Потом я посмотрел в глубь комнаты, пропахшей жареным кофе и какао: там, в отдалении, между стенами, поглощавшими воздух, и неоновыми проводами-ящерицами, прочно прикрепленными к потолку, я заметил, что я есть. В другой стороне, неподалеку от того места, которое некоторое время назад наполняли лишь ты и я, сидел святой отец, одетый как Папа Римский, и собирал крошки от круассана. Я смотрел на него и думал: мы, еще не родившись, уже сомневались на полпути между Богом и гаражами осени и знали — того, что было раньше, уже нет. Я встал в последний раз и подошел к нему. «Почему ты смотришь на меня?» — спросил я наконец. И через момент раздался его голос в ответ: «У тебя ширинка расстегнута, сын мой. А в твоих глазах такое же уныние, как и в моих». И несмотря ни на что, Бог всегда с другими, даже если они уходят, а ты остаешься.

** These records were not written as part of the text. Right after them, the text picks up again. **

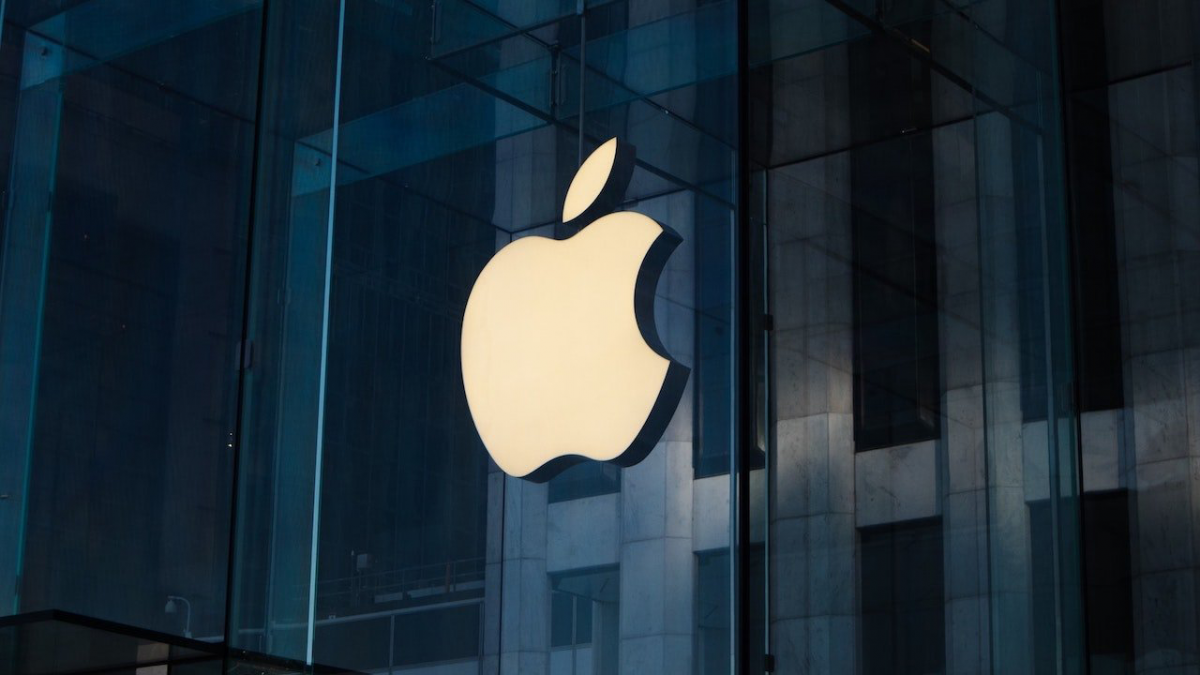 Cập nhật iOS làm chậm iPhone cũ? Sự thật phía sau vụ kiện trăm triệu USD của Apple Cập nhật iOS làm chậm iPhone cũ? Sự thật phía sau vụ kiện trăm triệu USD của Apple
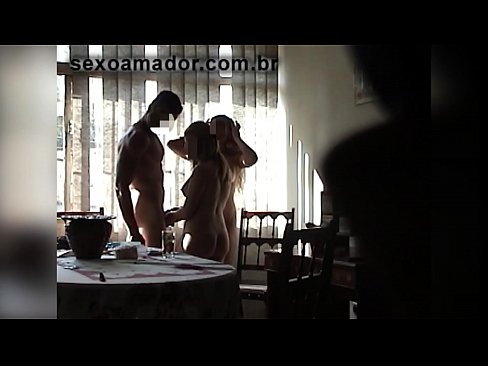 ❤️ Saaxiibada galmada waxay martiqaadaan nin weyn iyo mid seddexaad leh isaga ☑  Galmo  ☑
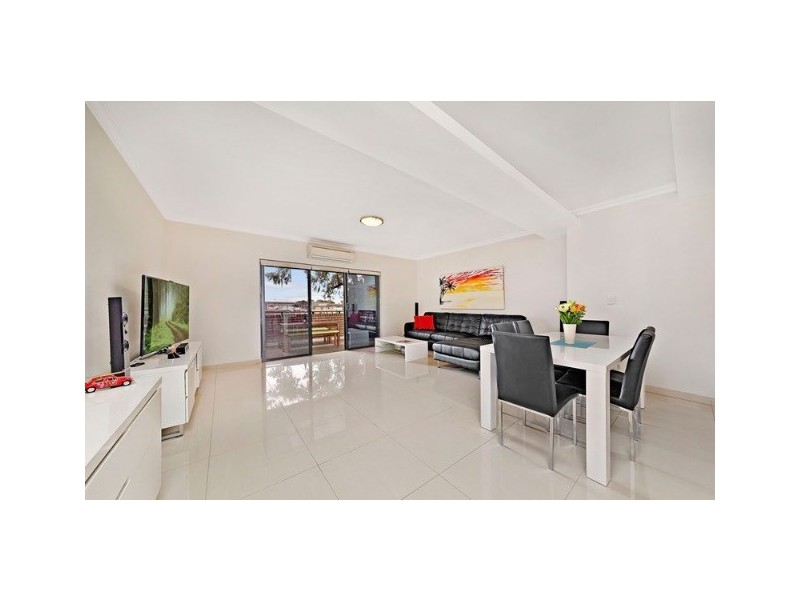 27/177 Banksia Street, Greenacre NSW 2190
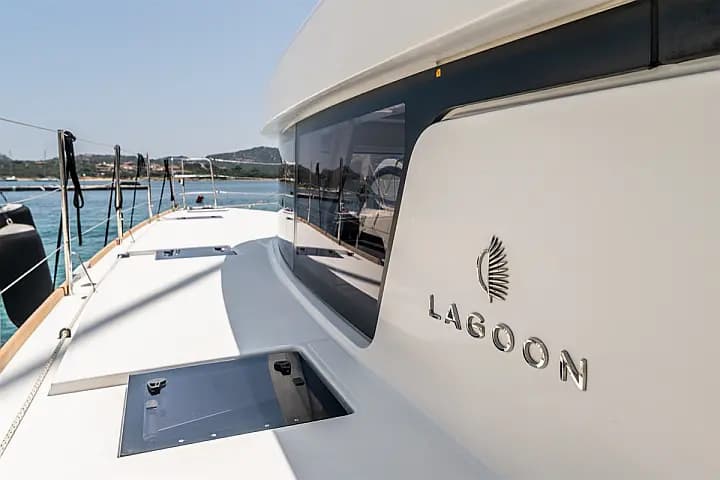 Lagoon 52F in Sardinia / Portisco / Cala dei Sardi - Photo 5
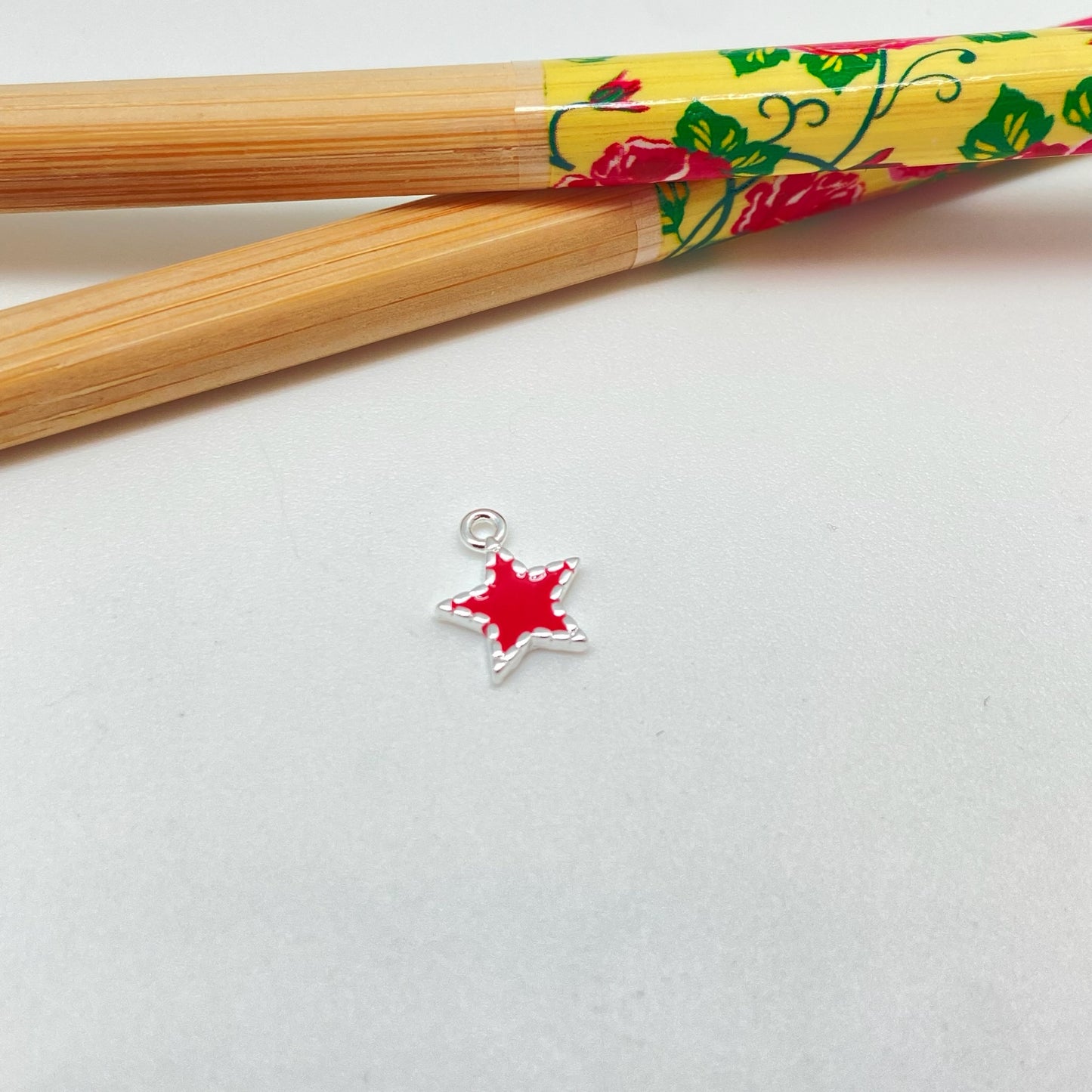 FP1022 Colgante mini estrella borde con puntitos con resina color 9x9 mm mas argollita Figura Baño Plata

На улице мое сердце подхватил ветер от приближающегося трамвая. «Пускай уезжает, не спеши, — сказал священник, — у Господа уже есть свой, а там, куда идем мы, он нам не понадобится!» Его низкий голос управлял моими ногами, казался соединившимся со всем, что так или иначе касается земли: с окурками, мочой, котами, блевотиной и небом, когда идет дождь. Кучи отходов, застывших на тротуарах и оставленных в липких переулках каждого города. Святой отец это знал и передвигался так, будто хотел протащить эту огромную свалку, привязанную веревками к груди, будто задумал ограбить кладбище, украсть вещи, которые потом можно продать кому-то очень важному. Было ясно, что он никого не знал, в баре он приставал к таким, как я, к тем, у которых под курткой еще и пижама, потому что им страшно на улице. Но несмотря ни на что, мы наконец-то шли куда-то без тебя.
И теперь больше не важно, где мы сегодня были, и теперь не важно, что ветер внезапно повис над городом вместе с трамваями, со свистками полицейских, повис в ногах у прохожих, неважно, что облака остановились в объятиях с застывшим дыханием параболических антенн на плоских крышах жилых домов. Сейчас, будто ничего не было, будто ничего нет, мне кажется, я больше не думаю о том, где ты, даже если мы и встретимся там, наверху, не важно, полечу ли я, держа за руку святого отца без веры, я хочу лишь почувствовать сахар, который ты так и не размешала в кофе, который едва касается моего горла и добирается до моего узкого желудка, моего живота, опустошенного тобой, твоими словами. Я хочу закрыть глаза и осознать, что больше нет ничего, нет ничего в мире, нет ничего на столике в баре, нет ничего в пустых карманах моей куртки, нет ничего в жизни, из которой вы уходите навсегда, куда… известно одному Богу и тебе.